Ganz plötzlich löst sich Aragorn von mir. Damit endet auch der Gedankenzug in meinem Kopf. Atemlos schlage ich die Augen auf. Ich kann mich gar nicht daran erinnern, sie geschlossen zu haben.

» Es...es tut mir leid «, flüstert er,

» Verzeih mir «. Mein Herz setzt einen Schlag aus. Langsam habe ich meinen Körper wieder unter Kontrolle und mein Verstand meldet sich zurück. Instinktiv richte ich mich etwas auf und lehne michetwas nach hinten, entferne mich von ihm. Seine Hand, die noch immer an meiner Wange ruhte, verharrt noch einen Moment in der Luft und zieht sich dann zurück. Eine Weile bewegt sich keiner von der Stelle, wir sehen uns nur unablässig an. Meine Gedanken überschlagen sich, mein Herz steht auf Kriegsfuß mit meinem Verstand.
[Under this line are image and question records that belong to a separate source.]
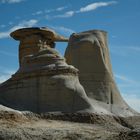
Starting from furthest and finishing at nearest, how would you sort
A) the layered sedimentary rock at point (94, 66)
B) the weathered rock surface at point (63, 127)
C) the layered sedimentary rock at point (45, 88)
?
the layered sedimentary rock at point (94, 66), the layered sedimentary rock at point (45, 88), the weathered rock surface at point (63, 127)

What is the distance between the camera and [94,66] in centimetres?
3144

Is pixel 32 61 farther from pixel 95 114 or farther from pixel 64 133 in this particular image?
pixel 64 133

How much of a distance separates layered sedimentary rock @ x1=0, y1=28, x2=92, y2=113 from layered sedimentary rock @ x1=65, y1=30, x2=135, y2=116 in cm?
531

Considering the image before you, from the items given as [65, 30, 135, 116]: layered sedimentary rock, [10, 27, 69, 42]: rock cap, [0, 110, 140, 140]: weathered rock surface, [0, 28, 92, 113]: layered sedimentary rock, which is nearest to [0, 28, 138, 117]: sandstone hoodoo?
[0, 28, 92, 113]: layered sedimentary rock

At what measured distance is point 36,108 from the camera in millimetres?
23953

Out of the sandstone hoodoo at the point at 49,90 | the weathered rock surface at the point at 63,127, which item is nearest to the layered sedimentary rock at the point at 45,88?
the sandstone hoodoo at the point at 49,90

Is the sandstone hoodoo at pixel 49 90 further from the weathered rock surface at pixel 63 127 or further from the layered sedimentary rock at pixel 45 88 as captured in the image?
the weathered rock surface at pixel 63 127

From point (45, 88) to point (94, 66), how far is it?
24.9 feet

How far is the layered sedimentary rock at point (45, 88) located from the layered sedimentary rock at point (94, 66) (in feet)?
17.4

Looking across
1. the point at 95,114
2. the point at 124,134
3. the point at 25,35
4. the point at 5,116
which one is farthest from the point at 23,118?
the point at 25,35

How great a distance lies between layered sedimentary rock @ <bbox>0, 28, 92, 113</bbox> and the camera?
24250 mm

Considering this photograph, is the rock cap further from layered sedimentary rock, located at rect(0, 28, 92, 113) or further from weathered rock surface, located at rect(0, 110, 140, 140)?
weathered rock surface, located at rect(0, 110, 140, 140)

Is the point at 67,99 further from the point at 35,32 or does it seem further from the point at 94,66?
the point at 35,32

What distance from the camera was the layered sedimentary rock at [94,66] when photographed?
30.5m
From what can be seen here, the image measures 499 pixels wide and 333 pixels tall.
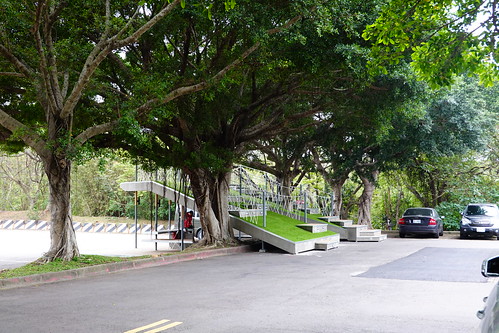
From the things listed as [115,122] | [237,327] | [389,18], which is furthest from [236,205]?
[237,327]

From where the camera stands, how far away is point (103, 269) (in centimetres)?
1255

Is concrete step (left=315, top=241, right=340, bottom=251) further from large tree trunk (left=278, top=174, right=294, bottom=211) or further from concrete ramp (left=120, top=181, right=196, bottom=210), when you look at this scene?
concrete ramp (left=120, top=181, right=196, bottom=210)

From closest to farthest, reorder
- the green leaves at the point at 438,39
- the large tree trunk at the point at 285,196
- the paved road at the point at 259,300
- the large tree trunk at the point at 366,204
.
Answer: the paved road at the point at 259,300 < the green leaves at the point at 438,39 < the large tree trunk at the point at 285,196 < the large tree trunk at the point at 366,204

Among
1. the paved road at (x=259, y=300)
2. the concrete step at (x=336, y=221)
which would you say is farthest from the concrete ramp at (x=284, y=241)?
the concrete step at (x=336, y=221)

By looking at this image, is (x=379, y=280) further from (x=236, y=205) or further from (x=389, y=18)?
(x=236, y=205)

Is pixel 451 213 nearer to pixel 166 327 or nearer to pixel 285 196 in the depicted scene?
pixel 285 196

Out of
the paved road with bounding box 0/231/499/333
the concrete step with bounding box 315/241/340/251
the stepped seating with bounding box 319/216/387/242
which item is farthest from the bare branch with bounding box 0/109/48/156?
the stepped seating with bounding box 319/216/387/242

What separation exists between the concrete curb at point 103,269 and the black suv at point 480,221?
1368 centimetres

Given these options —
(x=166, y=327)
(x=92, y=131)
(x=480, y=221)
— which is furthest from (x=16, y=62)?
(x=480, y=221)

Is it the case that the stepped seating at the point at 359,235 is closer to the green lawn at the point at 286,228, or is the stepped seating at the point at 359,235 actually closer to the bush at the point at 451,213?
the green lawn at the point at 286,228

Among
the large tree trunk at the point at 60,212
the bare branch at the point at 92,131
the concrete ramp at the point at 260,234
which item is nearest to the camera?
the bare branch at the point at 92,131

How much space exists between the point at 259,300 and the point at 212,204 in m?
10.7

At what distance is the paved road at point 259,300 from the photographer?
6793 millimetres

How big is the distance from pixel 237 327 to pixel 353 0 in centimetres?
1017
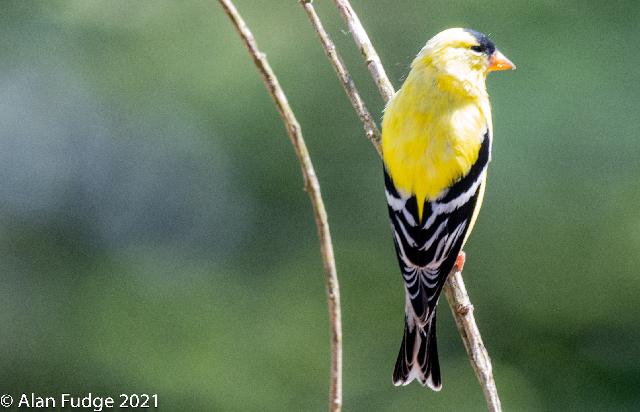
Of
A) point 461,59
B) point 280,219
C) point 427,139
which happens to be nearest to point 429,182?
point 427,139

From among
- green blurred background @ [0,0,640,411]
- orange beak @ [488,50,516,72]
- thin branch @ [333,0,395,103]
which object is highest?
green blurred background @ [0,0,640,411]

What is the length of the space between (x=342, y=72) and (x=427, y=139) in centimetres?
53

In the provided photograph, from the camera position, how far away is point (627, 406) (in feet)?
28.0

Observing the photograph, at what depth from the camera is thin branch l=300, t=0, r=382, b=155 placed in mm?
2824

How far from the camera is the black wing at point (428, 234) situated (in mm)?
3346

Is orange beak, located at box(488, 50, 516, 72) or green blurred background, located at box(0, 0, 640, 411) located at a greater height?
green blurred background, located at box(0, 0, 640, 411)

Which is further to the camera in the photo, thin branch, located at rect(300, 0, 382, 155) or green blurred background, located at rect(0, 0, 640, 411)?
green blurred background, located at rect(0, 0, 640, 411)

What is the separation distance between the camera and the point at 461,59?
3.76 m

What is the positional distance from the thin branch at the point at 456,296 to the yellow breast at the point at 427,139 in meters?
0.08

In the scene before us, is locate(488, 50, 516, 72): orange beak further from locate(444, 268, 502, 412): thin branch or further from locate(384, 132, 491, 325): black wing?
locate(444, 268, 502, 412): thin branch

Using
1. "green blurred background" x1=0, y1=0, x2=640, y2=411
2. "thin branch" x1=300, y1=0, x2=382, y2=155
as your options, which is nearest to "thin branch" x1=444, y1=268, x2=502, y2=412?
"thin branch" x1=300, y1=0, x2=382, y2=155

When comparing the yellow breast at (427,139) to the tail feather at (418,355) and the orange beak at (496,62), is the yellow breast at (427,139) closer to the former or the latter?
the orange beak at (496,62)

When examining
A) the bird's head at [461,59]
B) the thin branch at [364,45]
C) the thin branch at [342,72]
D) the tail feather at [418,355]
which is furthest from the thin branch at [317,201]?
the bird's head at [461,59]

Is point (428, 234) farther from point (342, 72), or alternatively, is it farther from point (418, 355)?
point (342, 72)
Dieser rät mir, so viel Abstand von meinem Gegenüber zu nehmen wie möglich. Seine Worte zeigen doch deutlich, dass ihm dieser Kuss nichts bedeutet. Mein Herz hält dagegen. Es sagt, dass seine Gesten gegen seine Worte sprechen. Vielleicht ist es nur eine stille Hoffnung, doch trotzdem entscheide ich mich für eine Seite.

» Es gibt nichts zu verzeihen, Aragorn «, hauche ich. Er sieht mich liebevoll an und lächelt ganz leicht. Seine Finger greifen nach den meinen und verschränken sich ineinander, als wolle er mich beschwichtigen. Sein Daumen streicht über meinen Handrücken. Ich starre unsere Hände einen Moment lang an, atme tief durch und stehe auf. Dabei ziehe ich meine Hand zurück.

» Ich...ich...du... «, stottere ich, ohne wirklich zu wissen, was ich sagen möchte.

» Ich sollte gehen «, bringe ich schließlich heraus und ignoriere mein protestierendes Herz. Aragorn steht so schnell vor mir, dass ich noch keinen Schritt getan habe.

» Warte... «, sagt er sanft und bricht ab, als suche er nach den richtigen Worten. Unschlüssig stehe ich da und versuche, meine zwiegespaltenen Gefühle zu sortieren. Das Kribbeln überall an meinem Körper, das angenehme Gefühl, wenn er in meiner Nähe ist, dieser intensive Kuss...all das macht mir langsam klar, dass ich für meinen Kindheitsfreund mehr empfinde als das. Viel mehr. Was einst Freundschaft und in gewisser Weise Verbundenheit war, ist jetzt zu etwas anderem geworden. Gerade setzt Aragorn an, weiterzusprechen, da bemerke ich etwas Glimmendes aus dem Augenwinkel. Auch er scheint es entdeckt zu haben, denn er dreht sich danach um. Dort an den Bergspitzen flammt ein Feuer auf. Es lodert hoch hinauf, damit es auch jeder sehen kann.

» Die Leuchtfeuer «, flüstert Aragorn, dann noch einmal etwas lauter,

» Die Leuchtfeuer Gondors brennen! «. Er wirbelt herum und rennt los, in Richtung des Thronsaals. Nun stehe ich da, mit hunderten Fragen, auf die ich selbst keine Antwort weiß.